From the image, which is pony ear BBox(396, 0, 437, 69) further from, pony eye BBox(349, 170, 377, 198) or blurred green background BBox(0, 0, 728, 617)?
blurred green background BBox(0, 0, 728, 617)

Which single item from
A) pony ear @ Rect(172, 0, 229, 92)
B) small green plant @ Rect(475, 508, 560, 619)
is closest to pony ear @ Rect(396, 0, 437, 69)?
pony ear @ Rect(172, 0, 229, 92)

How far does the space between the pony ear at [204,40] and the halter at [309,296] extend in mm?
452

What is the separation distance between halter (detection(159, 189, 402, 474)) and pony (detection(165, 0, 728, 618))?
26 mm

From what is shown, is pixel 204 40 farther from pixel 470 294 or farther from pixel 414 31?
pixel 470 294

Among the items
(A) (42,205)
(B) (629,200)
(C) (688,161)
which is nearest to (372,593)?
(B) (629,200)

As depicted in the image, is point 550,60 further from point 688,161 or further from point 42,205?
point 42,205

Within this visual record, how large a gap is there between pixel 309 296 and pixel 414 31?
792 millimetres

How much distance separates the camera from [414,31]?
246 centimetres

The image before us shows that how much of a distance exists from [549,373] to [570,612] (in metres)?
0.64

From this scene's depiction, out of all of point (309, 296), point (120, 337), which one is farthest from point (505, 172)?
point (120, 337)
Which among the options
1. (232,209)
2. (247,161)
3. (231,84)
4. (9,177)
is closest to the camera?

━━━━━━━━━━

#### [Set exercise]
Take the lines above from the one holding "What is the" to the last and output them exactly.

#### [Response to this task]
What is the separation distance between halter (detection(159, 189, 402, 474)) and pony (detection(165, 0, 728, 618))?
26 mm

From what is shown, is pixel 204 40 farther from pixel 470 294 or farther from pixel 414 31?
pixel 470 294

Among the items
(A) (42,205)
(B) (629,200)
(C) (688,161)
which is nearest to (372,593)?
(B) (629,200)

As depicted in the image, is point 550,60 further from point 688,161 or further from point 42,205?
point 42,205

Within this visual record, how large a gap is there between pixel 309 296 and pixel 414 31?
792 millimetres

How much distance separates the camera from [414,31]?
246 centimetres

The image before us shows that how much of a distance exists from [549,373] to [570,612] (in metres)?
0.64

From this scene's depiction, out of all of point (309, 296), point (120, 337), which one is farthest from point (505, 172)?
point (120, 337)
Which among the options
1. (232,209)
2. (247,161)
3. (231,84)
4. (9,177)
is closest to the camera?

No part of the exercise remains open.